A section of these plans establishes targets to make all packaging reusable, recyclable or compostable by 2025, and to have 70 per cent of plastic packaging recycled or composted by the same year. However, Australia is failing to meet these targets. Currently, flexible plastics and soft plastics that are typically used for food packaging have a four per cent recovery rate. The only polymer expected to reach the 70 per cent recovery rate is PET.

Boosting recovery rates to the promised targets will be no mean feat. Even with the current planned infrastructure upgrades, only an estimated 36 per cent of plastics will be recycled annually by 2025. Recycling also creates many ambiguities for the public and for consumers, especially in relation to food contaminated packaging and how it should be disposed of. Some prolific plastics such as films used to wrap food and other every day products are not economical to recycle, and are more likely to end up in landfill, incineration or the environment.

While recycling could be considered as part of the solution, compostable packaging also needs to play a far bigger role to fill the gaps where recycling is lagging behind. When it comes to secondary use, it offers a unique solution. Whereas the quality of plastic degrades each time it goes through the recycling process, and eventually becomes useless, compostable packaging is at home in the circular economy, leaving no packaging waste behind and restoring our depleted soils.

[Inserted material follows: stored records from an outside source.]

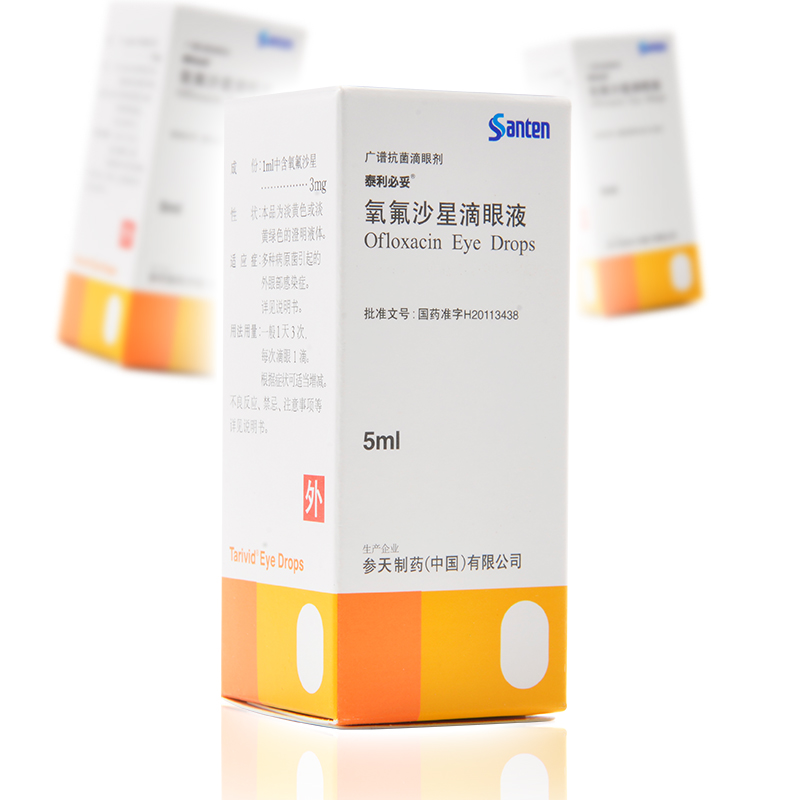 泰利必妥氧氟沙星滴眼液5ml15mg参数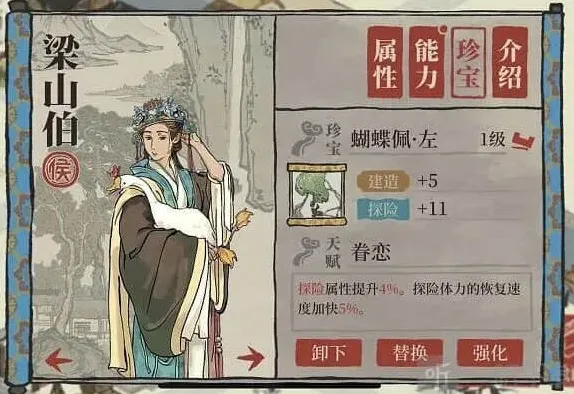 江南百景图珍宝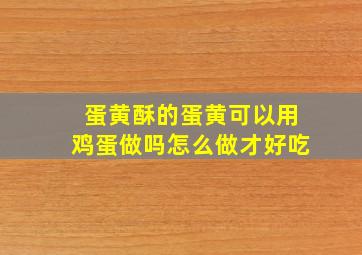 蛋黄酥的蛋黄可以用鸡蛋做吗怎么做才好吃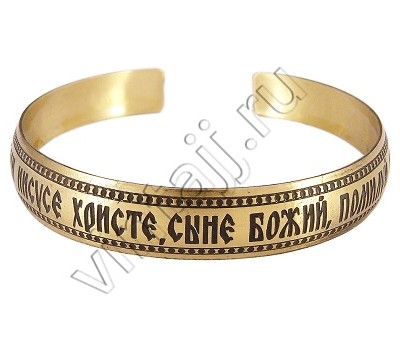 Браслет "Молитва Иисусу Христу"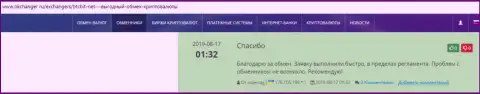 Точки зрения о надежности сервиса online-обменки BTCBIT Sp. z.o.o на сайте okchanger ru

Compostable packaging functions like plastic and can substitute films and other ‘unrecyclable’ plastics. It also plays a key role in capturing food waste, helping to shift consumer habits around sortation, and offering a neat solution to capture and divert organic waste from landfill. When food waste goes to landfill it creates methane. By packaging food in compostable packaging people are more likely to dispose of their food waste in their separate food waste bins as they do not need to remove spoiled food from its packaging before disposal.

To tackle the issue of food waste, Australia’s food organics and garden organics (FOGO) kerbside collection services also allows for food waste to be collected with garden waste, which will then be recycled into compost.

Even though it is named as one of the targets in the plan, only around 42 per cent of households have access to kerbside organics collection services, and just 15 per cent have access to FOGO collection services. By 2023, all households and businesses will have FOGO collections introduced nationally, and food waste will be diverted into a greener system. As well as organic waste, compostable packaging must be collected in these if FOGO collections are to be a success.

South Australia is leading the way by including compostable packaging in their FOGO collections and allowing for compostable packaging to line their food waste bins.

While the National Packaging Targets are well meant, delivering on them in practice will be much more impactful. This represents a significant challenge for the recycling and packaging industries, but it doesn’t have to be this way. Recognising the role of compostable packaging and how the material can fill in the gaps left by recycling is Australia’s next step to achieving its targets.

If Australia is to get back on track to meet plastic recovery targets, compostable packaging can be the material to fill in the gaps.